Rap Year Book By: Shea Serrano with Illustrations by Arturo Torres
This publication is not what the title says it is. Traditionally we think of a yearbook as a reflection of what happened during the course of a year. This book has given new thought to the idea of the yearbook by being more literal with the content. This book chronicles the biggest and most popular songs in Hip Hop from 1979 to 2014. So yes there are only fourteen chapters but just know that some years and some songs may have longer chapters while others may be slightly shorter, one song per chapter. I know in the Golden Age there may be songs that we think were classic yet other songs were more popular and the book recognizes those who did not make it in the book but deserve recognition for their greatness and contribution to the culture. The illustrations remind me of that guy that does nothing in your high school class but can draw his a$$ off! The artwork is pretty dope. The interpretations of the songs can be described as comprehensive. Big Pimpin by Jay Z featuring Bun B and Pimp C depicts the three emcees on a sailboat, alone.
This book has a lot of information so let’s start from the top! The book uses infographics and what the author calls lyric maps to help decipher the songs. The lyrics to all fourteen songs are rewritten in the book and the map is there to help you understand the messages in the music. Following that there is a transcript of an interview from that artist, group, or duo during their time in the industry. The book is rather thick so if you really want to study this is a good book to read. The language is more for those who are at least in high school. This book would definitely help those who like to rap at karaoke but only after a few practice sessions. This book would be sufficient for a high school literature class but I would probably pick and choose which songs I discuss in class instead of utilizing the entire book.

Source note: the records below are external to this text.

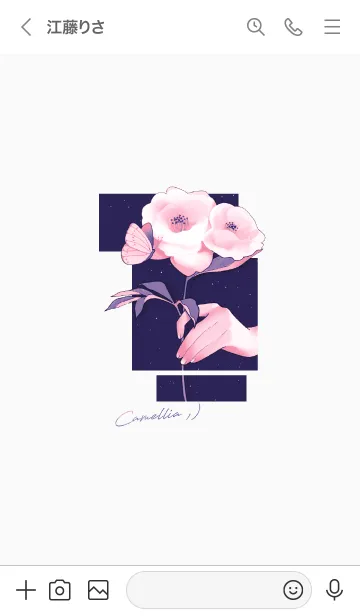 [LINE着せ替え] 日系 - 愛する｜白椿明色版の画像3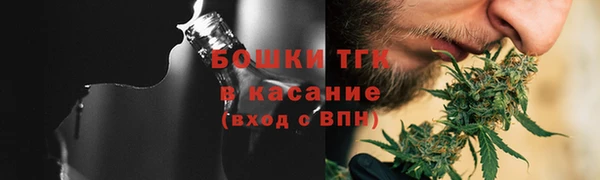 альфа пвп VHQ Богородск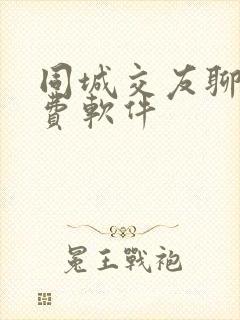 同城交友聊天免费软件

This is more of a Hip Hop nerd book. It doesn’t really serve a purpose but it has great information and is a good read. This is a good water cooler or barbershop conversation starter. Great debates will be had over this publication and it reminds of how far Hip Hop and Rap music has come. The fact that Lil Wayne’s A Millie made it into the book says something about the levels of lyricism that we never thought were possible. I too am a Rakim fanatic and to go from Ra to Wayne is an English major’s gift and curse. The book kind of reflects Hip Hop past, present, and future. Where we’re come and where we are currently. I hope the author continues where he left off in 2015. It’d be even cooler if he could predict the future of Hip Hop by looking at the past trends of Hip Hop and Rap music, but this book is definitely something worth copping. It doesn’t cost as much as some books on our #HipHopReads list. This book would be a great gift for the Hip Hop nerd in your life!